TRAVAIL DEMANDÉ -
1. Dans la transcription, recopiez le passage qui commence aux mots « M. Léonard: Il » et s'arrête après « 10 000 000 $? », en substituant « montant » à « chiffre ».
2. Renvoyez chaque ligne des entrées contenant la chaîne « farther », en tenant compte de la casse.

Le Président (M. Lemieux): M. le député de Labelle.

M. Léonard: Bien, M. le Président, j'entends ça et j'aimerais savoir sous quel titre le ministre inscrit quelques revenus. Parce que, par exemple, il nous parle de ceux qui fabriquent du vin et qui en vendent. Combien le ministre prétend-il aller chercher de revenus là-dessus?

M. Bourbeau: M. le Président...

M. Léonard: Combien?

M. Bourbeau: ...je pense que le député n'est pas très attentif à mes propos. Si c'est le cas...

M. Léonard: Il ne dit rien.

M. Bourbeau: ...je vais cesser de parler. Je viens justement de dire, M. le député... Je vais répéter encore...

M. Léonard: Non, non.

M. Bourbeau: ...pour le bénéfice de l'Opposition.

M. Léonard: Le chiffre, le chiffre. C'est zéro ou c'est 10 000 000 $?

M. Bourbeau: Il écoute mais il ne comprend pas, M. le Président.

M. Léonard: Non, non.

M. Bourbeau: Alors, j'ai dit: Comme il est difficile d'estimer l'impact monétaire qu'auront les contrôles accrus et leur effet dissuasif, le gouvernement a cru plus prudent, dans un premier temps, de ne pas inscrire spécifiquement dans ses revenus les gains potentiels découlant de leur application. L'application des contrôles accrus, mais aussi la hausse des amendes annoncée pour enrayer le commerce illégal des boissons alcooliques, bien sûr, et qui devrait également contribuer à réduire significativement le phénomène.

M. Léonard: Bon. O.K. Donc, c'est zéro. C'est ça que je voulais qu'il dise; c'est zéro.

M. Bourbeau: Je l'avais déjà dit, M. le Président; je le répète une deuxième fois.

M. Léonard: Alors, les 143 000 000 $ viennent d'où?

Un bloc de données:
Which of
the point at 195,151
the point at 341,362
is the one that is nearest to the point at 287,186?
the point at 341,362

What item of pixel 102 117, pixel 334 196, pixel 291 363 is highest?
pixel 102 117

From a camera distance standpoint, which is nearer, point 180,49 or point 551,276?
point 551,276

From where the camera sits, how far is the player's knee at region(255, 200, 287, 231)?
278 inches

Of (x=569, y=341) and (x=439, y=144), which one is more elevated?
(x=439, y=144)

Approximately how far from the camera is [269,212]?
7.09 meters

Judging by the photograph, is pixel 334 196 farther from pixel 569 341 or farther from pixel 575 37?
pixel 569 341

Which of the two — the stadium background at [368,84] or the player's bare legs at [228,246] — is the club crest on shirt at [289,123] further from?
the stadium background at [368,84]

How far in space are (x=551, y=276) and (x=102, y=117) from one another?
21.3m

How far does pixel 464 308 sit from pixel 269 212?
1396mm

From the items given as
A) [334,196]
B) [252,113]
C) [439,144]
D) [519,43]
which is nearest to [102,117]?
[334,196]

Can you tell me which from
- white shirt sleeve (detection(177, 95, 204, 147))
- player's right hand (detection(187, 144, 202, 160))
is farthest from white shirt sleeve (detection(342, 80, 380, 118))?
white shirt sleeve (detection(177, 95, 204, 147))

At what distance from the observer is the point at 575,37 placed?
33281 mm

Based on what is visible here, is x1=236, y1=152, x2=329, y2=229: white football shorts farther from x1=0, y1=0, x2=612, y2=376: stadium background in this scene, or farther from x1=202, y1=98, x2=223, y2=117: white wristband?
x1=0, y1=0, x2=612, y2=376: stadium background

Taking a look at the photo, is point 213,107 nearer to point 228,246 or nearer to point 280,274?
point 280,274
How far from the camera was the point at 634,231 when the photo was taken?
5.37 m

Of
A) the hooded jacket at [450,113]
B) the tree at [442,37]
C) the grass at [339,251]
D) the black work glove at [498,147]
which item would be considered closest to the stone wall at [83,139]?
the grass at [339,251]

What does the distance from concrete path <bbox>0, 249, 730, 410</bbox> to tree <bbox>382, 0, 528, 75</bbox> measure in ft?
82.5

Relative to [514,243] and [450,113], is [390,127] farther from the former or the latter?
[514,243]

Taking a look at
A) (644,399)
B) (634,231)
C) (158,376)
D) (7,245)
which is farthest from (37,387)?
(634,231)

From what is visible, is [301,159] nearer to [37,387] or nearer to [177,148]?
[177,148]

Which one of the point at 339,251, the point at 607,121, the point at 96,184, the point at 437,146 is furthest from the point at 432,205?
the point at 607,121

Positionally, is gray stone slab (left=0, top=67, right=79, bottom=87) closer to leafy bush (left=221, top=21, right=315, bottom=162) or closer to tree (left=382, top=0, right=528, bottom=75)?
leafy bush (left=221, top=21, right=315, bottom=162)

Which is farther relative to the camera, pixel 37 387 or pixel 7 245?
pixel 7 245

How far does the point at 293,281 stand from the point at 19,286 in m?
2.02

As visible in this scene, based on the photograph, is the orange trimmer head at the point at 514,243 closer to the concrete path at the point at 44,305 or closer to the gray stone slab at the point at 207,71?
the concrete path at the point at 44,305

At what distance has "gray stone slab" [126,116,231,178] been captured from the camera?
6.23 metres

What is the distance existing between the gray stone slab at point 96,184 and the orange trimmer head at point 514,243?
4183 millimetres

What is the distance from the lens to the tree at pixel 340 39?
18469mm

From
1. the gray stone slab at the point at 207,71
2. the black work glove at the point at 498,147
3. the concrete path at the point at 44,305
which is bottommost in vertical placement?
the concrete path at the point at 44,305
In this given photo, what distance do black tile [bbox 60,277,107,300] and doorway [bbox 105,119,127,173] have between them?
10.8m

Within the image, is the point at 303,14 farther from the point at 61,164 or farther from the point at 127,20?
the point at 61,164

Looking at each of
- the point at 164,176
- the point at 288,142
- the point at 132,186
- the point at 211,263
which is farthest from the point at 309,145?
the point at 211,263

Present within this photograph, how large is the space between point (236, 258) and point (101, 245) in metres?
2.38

RÉPONSES PAR TÂCHE -
1.
M. Léonard: Il ne dit rien.

M. Bourbeau: ...je vais cesser de parler. Je viens justement de dire, M. le député... Je vais répéter encore...

M. Léonard: Non, non.

M. Bourbeau: ...pour le bénéfice de l'Opposition.

M. Léonard: Le montant, le montant. C'est zéro ou c'est 10 000 000 $?

2.
Judging by the photograph, is pixel 334 196 farther from pixel 569 341 or farther from pixel 575 37?
Based on what is visible here, is x1=236, y1=152, x2=329, y2=229: white football shorts farther from x1=0, y1=0, x2=612, y2=376: stadium background in this scene, or farther from x1=202, y1=98, x2=223, y2=117: white wristband?
Relative to [514,243] and [450,113], is [390,127] farther from the former or the latter?
Which is farther relative to the camera, pixel 37 387 or pixel 7 245?
Within the image, is the point at 303,14 farther from the point at 61,164 or farther from the point at 127,20?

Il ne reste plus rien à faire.